Senin, 25 September 2017

Presiden Iran & Turki membahas referendum kemerdekaan Kurdi

Presiden Iran Hassan Rouhani dan mitranya dari Turki, Recep Tayyip Erdogan, telah membahas perkembangan terakhir seputar referendum yang sangat kontroversial mengenai kemerdekaan wilayah Kurdi semi-otonom di Irak.

Dalam sebuah percakapan telepon pada hari Minggu, presiden Iran dan Turki menyatakan keprihatinannya tentang kekacauan regional yang akan diberikan suara kemerdekaan, kantor Erdogan mengatakan dalam sebuah pernyataan.


"Kedua pemimpin tersebut mencatat bahwa tidak membatalkan referendum akan membawa kekacauan ke wilayah tersebut dan mereka juga menekankan pentingnya yang melekat pada integritas teritorial Irak," pernyataan tersebut menambahkan.
Keyvan Khosravi, juru bicara Dewan Keamanan Nasional Tertinggi Iran (SNSC), mengatakan pada hari Minggu bahwa Iran telah menutup wilayah udaranya ke semua penerbangan ke dan dari daerah Kurdi semi otonom di Irak atas permintaan pemerintah federal negara tersebut.


"Atas permintaan pemerintah pusat Irak, semua penerbangan dari Iran ke bandara Sulaymaniyah dan Erbil serta semua penerbangan melalui wilayah udara negara kita yang berasal dari Wilayah Kurdistan Irak telah dihentikan," kata Khosravi.

Sementara itu, Perdana Menteri Irak Haider al-Abadi mengatakan bahwa Baghdad tidak akan membiarkan pembentukan "pemerintahan etnis" di negara Arab.

Perdana Menteri Irak membuat pernyataan tersebut di sebuah pidato di televisi pada hari Minggu, sehari sebelum Pemerintah Daerah Kurdistan (KRG), yang dipimpin oleh Massoud Barzani, mengadakan plebisit kontroversial mengenai kemerdekaan wilayah Kurdi yang semi otonom.

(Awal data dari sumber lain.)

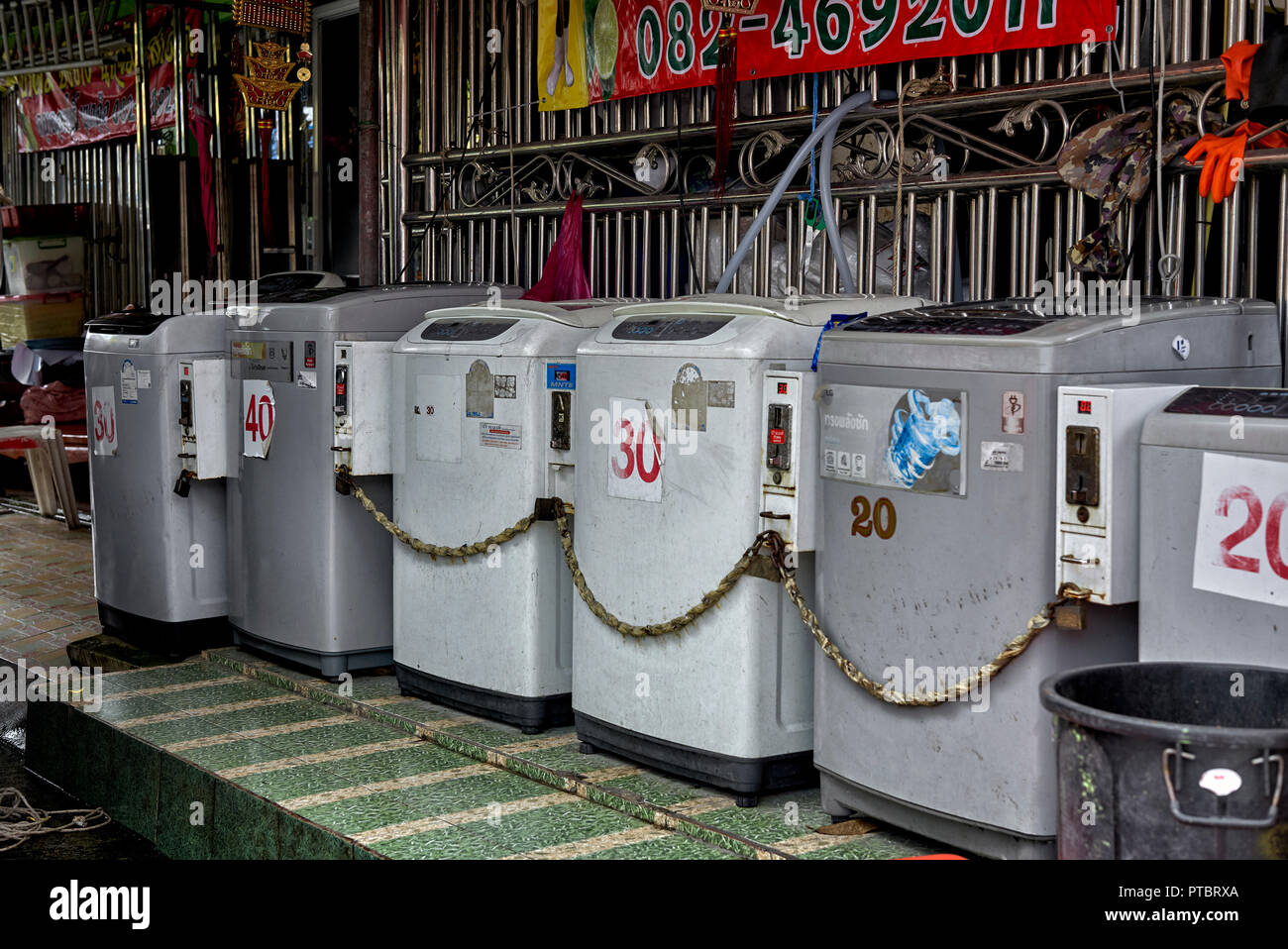 Washing machines. Coin operated self service street launderette . Thailand Southeast Asia Stock Photo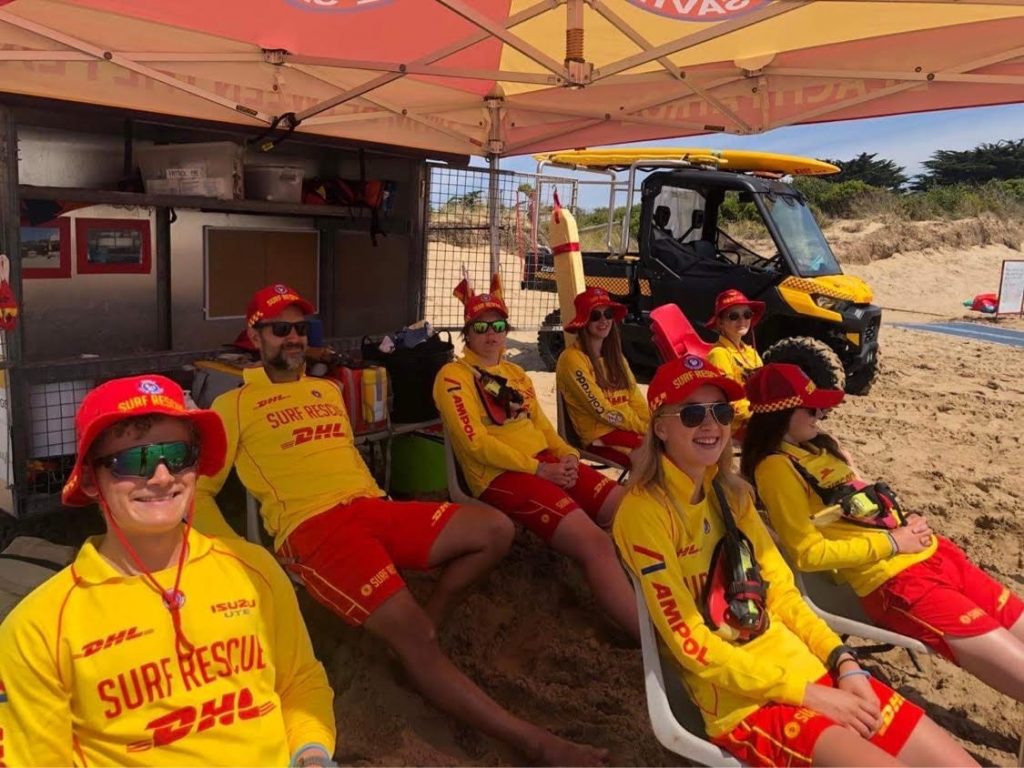 Lifeguards sitting under lifeguard tent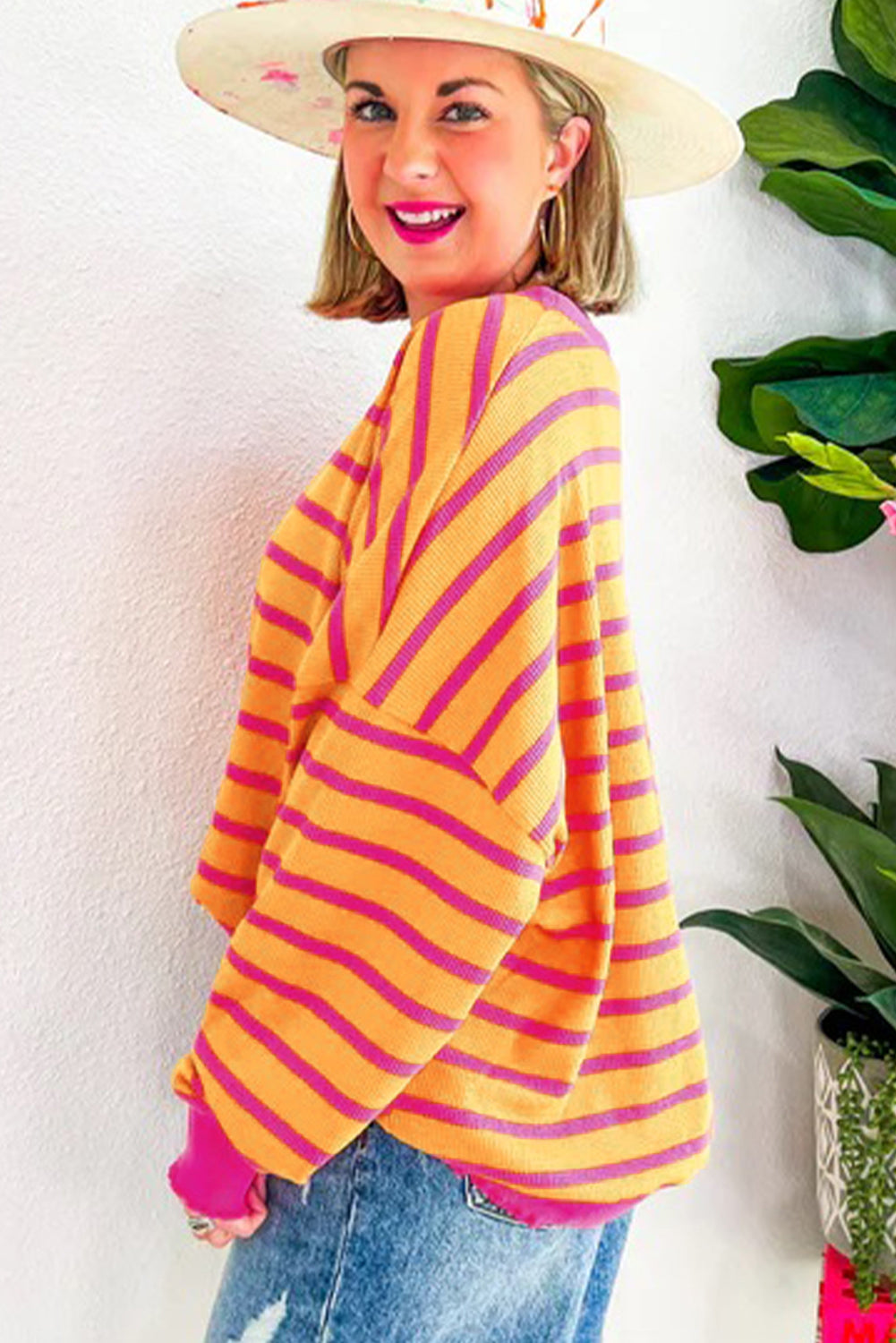 Pull ample à rayures orange, col rond, épaules tombantes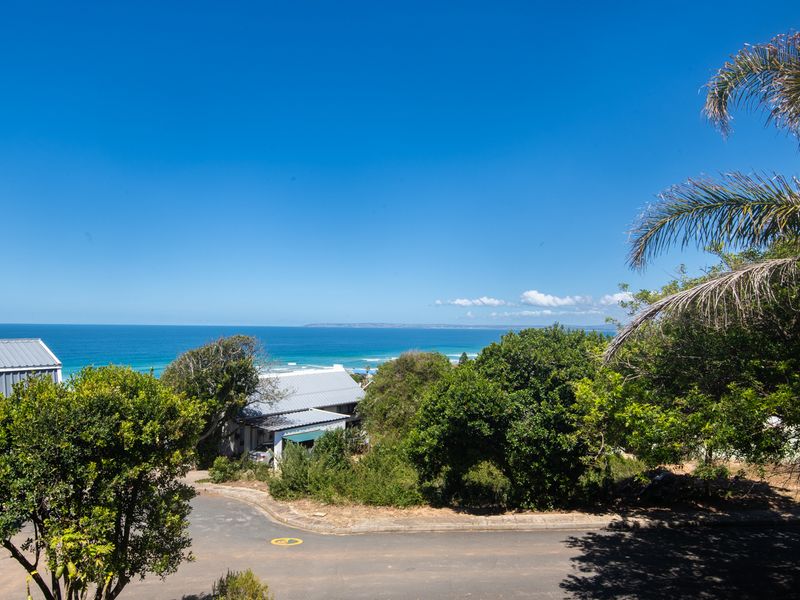A scenic elevated view overlooking the coastal landscape and ocean, showcasing the property's prime location and natural surroundings.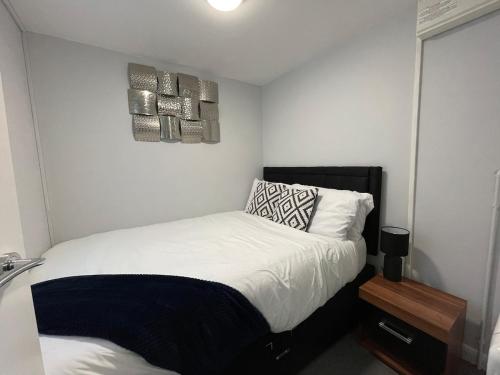 Un dormitorio pequeño con una cama y un espejo. en Parkside Apartments Boston, en Boston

Sebelumnya pada hari itu, Barzani mengatakan pada sebuah konferensi pers di Erbil bahwa kemitraan rakyatnya dengan pemerintah pusat di Baghdad berakhir, dengan meminta "semua orang Kurdi" pergi ke tempat pemungutan suara "dengan damai" pada hari Senin.

Iran, Irak dan Turki pada hari Kamis menyuarakan keprihatinan atas referendum kemerdekaan yang direncanakan di wilayah Kurdistan Irak utara, memperingatkan bahwa suara yang tidak konstitusional dapat mengipas api ketegangan di Timur Tengah.

Menteri luar negeri Iran, Irak dan Turki, Mohammad Javad Zarif, Ibrahim al-Ja'afari dan Mevlut Cavusoglu, mengeluarkan sebuah pernyataan bersama menyusul sebuah pertemuan di sela-sela sidang Majelis Umum PBB di New York.

Pernyataan tersebut menyatakan keberatannya terhadap rencana referendum tersebut, dengan memperingatkan bahwa langkah tersebut akan membahayakan kampanye Irak melawan teroris Daesh Takfiri dan menimbulkan konflik baru di wilayah yang sudah bermasalah.